EXCERPT ::
+++++

Null Object Pattern

Abraham Kuri
Sudo by Icalia Labs
3 min readApr 27, 2015

--

I love patterns in software, they are a good and consistent way to clean up your code, make it more maintainable and easier to test.

Recently I have been reading/watching a lot on the subject in an effort to improve my code quality, but also transfer all that knowledge to my team mates.

Everytime I want to share a piece of knowledge with the team, I either write a blog post or make it an internal challenge like the following:

Suppose you have a ruby class which receives a user instance and gets the name and email from it, in case the user is not nil, otherwise it just fallbacks to some default values.

class JobTitle 
def initialize(user)
@user = user
end
def user_name
if @user
@user.name
else
'no name'
end
end
def user_email
if @user
user.email
else
'no email'
end
end
end

As you can see there is a lot of duplication, and it can grow as we need more information from the user.

+++++

EXERCISE DIRECTIONS :: Continue the blog post on the Null Object Pattern from its last sentence, before the data that follows.

DATASET SECTION ::
+++++

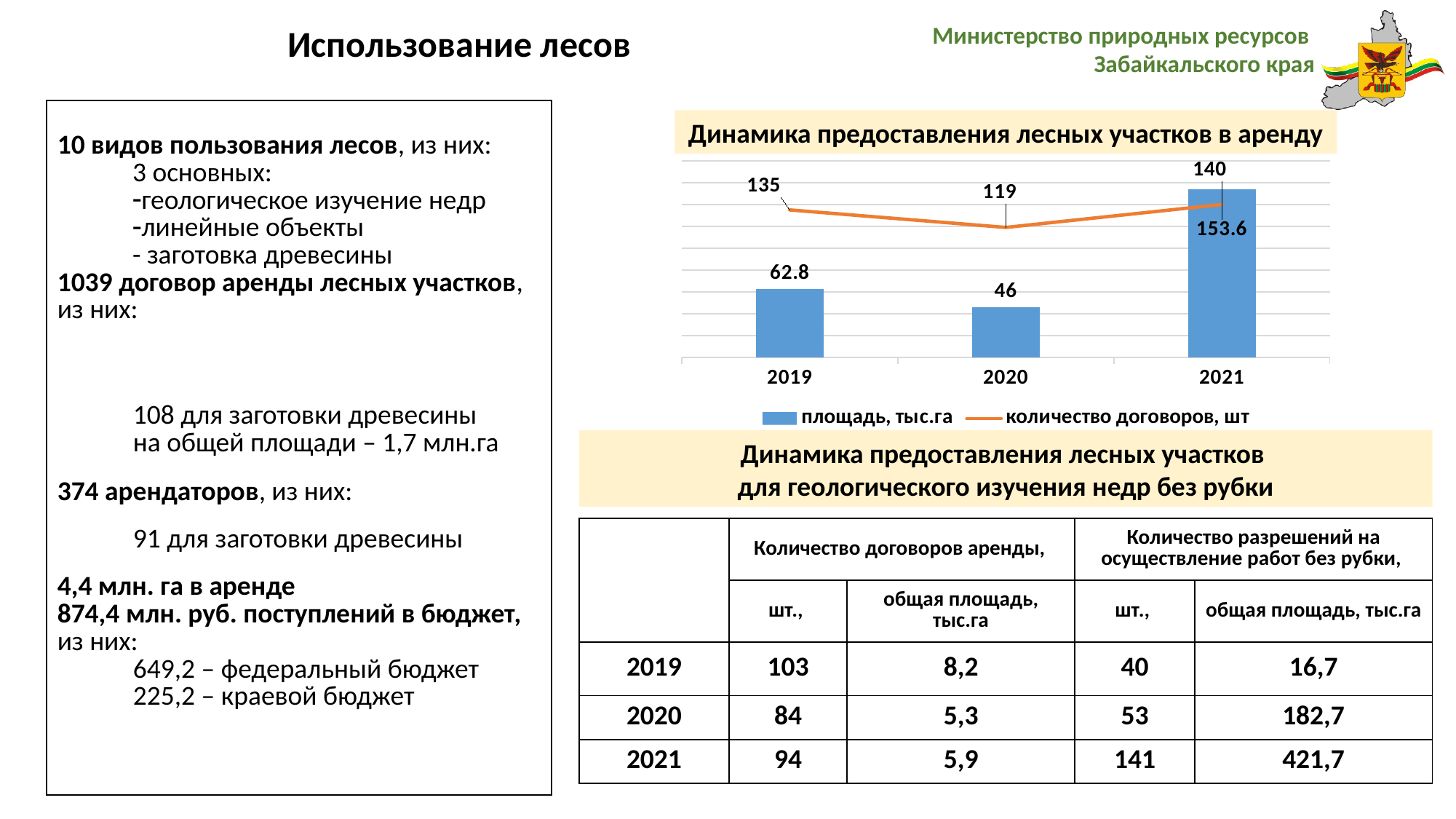
What is the value of количество договоров, шт for 2020? 119 Which year has the highest value of площадь, тыс.га? 2021 What is the value of площадь, тыс.га for 2019? 62.8 What kind of chart is used to show площадь, тыс.га? bar chart What is the value of площадь, тыс.га for 2021? 153.6 How many years are shown on the x axis of the chart? 3 Which year has the lowest value of количество договоров, шт? 2020 What is the difference between площадь, тыс.га in 2021 and 2020? 107.6 What is the difference between количество договоров, шт in 2019 and 2020? 16 How many series does the chart legend list? 2 Which is larger: площадь, тыс.га in 2019 or in 2020? 2019 What is the title of the chart? Динамика предоставления лесных участков в аренду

+++++

FINAL ANSWER ::
A possible solution would be to add some metaprogramming and have an implementation like:

%w{ name email }.each do |user_attr| 
define_method "user_#{user_attr}" do
if @user
@user.send(user_attr)
else
"no #{user_attr}"
end
end
end

And although it is not a bad solution, it may get useless really fast. Let’s say we need to add a method to the JobTitle class that is in charge of generating a PDF file.

class JobTitle 
.
.
.
def generate_cv(format: "pdf")
@user.generate_cv(format) if @user
end
end

The implementation with metaprogramming just does not apply in here anymore, but we still are checking wheter the @user is nil or not.

The challenge in here is to remove the if statements that are checking is the @user variable is not nil.

This is a very common problem which can be solved really nice and smooth. But I’ll let you think about it for just a sec.

Solution

In order to solve this problem and keep sanity on our code, I found out a pattern which turns out to be really helpful, the Null Object Pattern, which is few words is an object that provides some default behavior.

We need to remove the if statements from the JobTitle class and make it look something like:

class JobTitle   def initialize(user) 
@user = user
end
def user_name
@user.name
end
def user_email
@user.email
end
def generate_cv(format: "pdf")
@user.generate_cv(format)
end
end

As you can see now we are just sending messages to the user object, but we have not provide that default behavior we want to preserve in case the @user variable is nil.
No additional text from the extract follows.